* **DATASET CONTENT**:
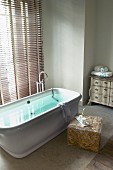 Free-standing bathtub in front of window with closed louver blinds; toiletries on modern side table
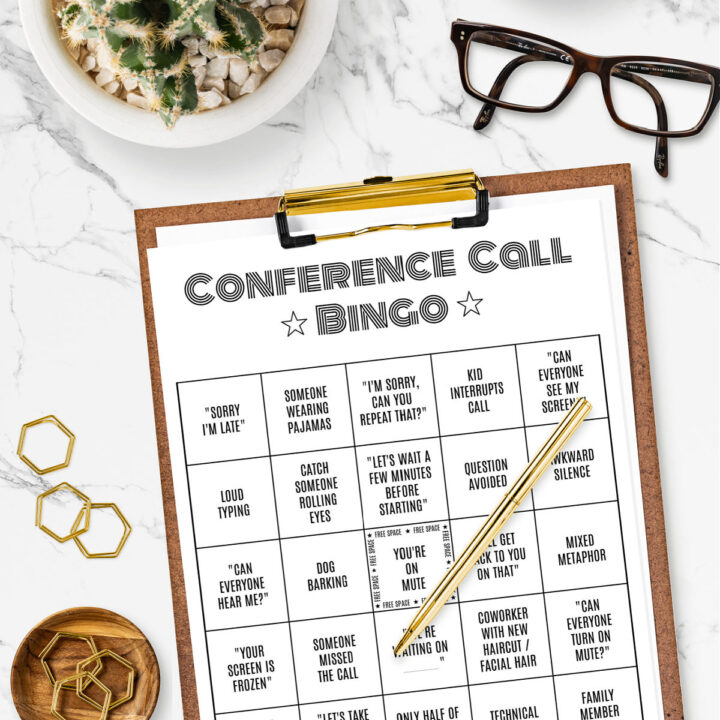 Printable Conference Call Bingo Card on a clipboard surrounded by paper clips, eye glasses, and a small plant.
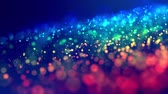 fantasztikus : fantastic festive abstract background of glitter magic multicolor particles fly or float in viscous liquid and glow, amazing shining bokeh in 4k. Luma matte as alpha channel. 24 Stock mozgókép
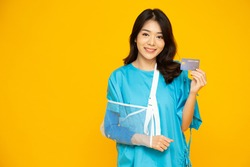 Young Asian beautiful woman wearing patient outfits and put on a soft splint due to a broken arm and holding credit card isolated on yellow background, Personal accident concept
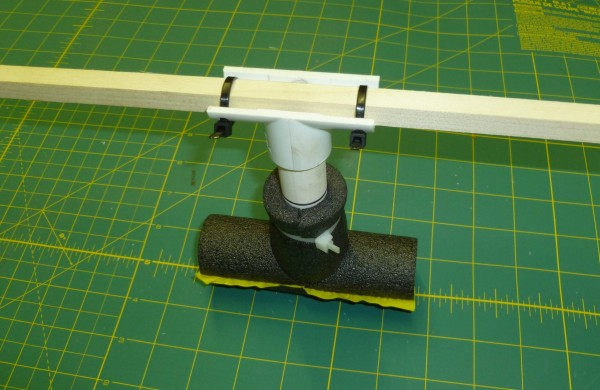 And finally, zip tie it around whatever arm you have. I like to mark the pipe at the top of the foam T with a black marker pen so I can see if its compressed after one of my so-called landings. It helps me to quickly level the airframe again.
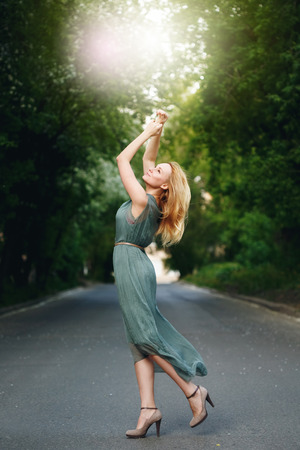 Wonderful Young Woman Dancing on the Road Alone in Summer Evening. Femininity Concept.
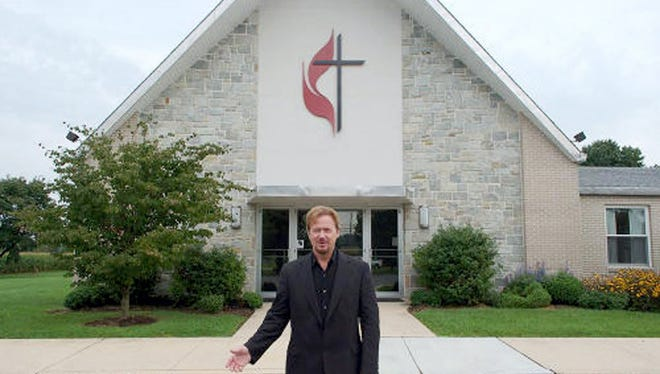 The Rev. Frank Schaefer stands outside Zion United Methodist Church of Iona in South Lebanon Township, where he served for 20 years. Schaefer was defrocked by the Methodist Church for presiding over his son's gay marriage in 2007 but was reinstated.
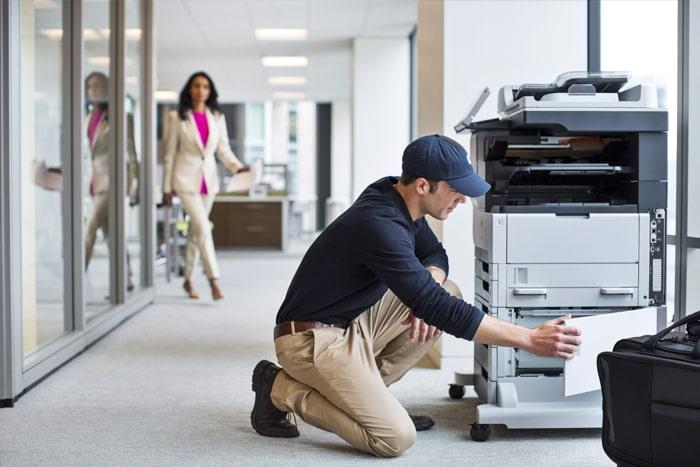tech servicing a printer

* **YOUR TASK**: Each line above should be returned exactly as it stands, minus any pictures.

* **REPLY TO THE TASK**:
 Free-standing bathtub in front of window with closed louver blinds; toiletries on modern side table
 Printable Conference Call Bingo Card on a clipboard surrounded by paper clips, eye glasses, and a small plant.
 fantasztikus : fantastic festive abstract background of glitter magic multicolor particles fly or float in viscous liquid and glow, amazing shining bokeh in 4k. Luma matte as alpha channel. 24 Stock mozgókép
 Young Asian beautiful woman wearing patient outfits and put on a soft splint due to a broken arm and holding credit card isolated on yellow background, Personal accident concept
 And finally, zip tie it around whatever arm you have. I like to mark the pipe at the top of the foam T with a black marker pen so I can see if its compressed after one of my so-called landings. It helps me to quickly level the airframe again.
 Wonderful Young Woman Dancing on the Road Alone in Summer Evening. Femininity Concept.
 The Rev. Frank Schaefer stands outside Zion United Methodist Church of Iona in South Lebanon Township, where he served for 20 years. Schaefer was defrocked by the Methodist Church for presiding over his son's gay marriage in 2007 but was reinstated.
tech servicing a printer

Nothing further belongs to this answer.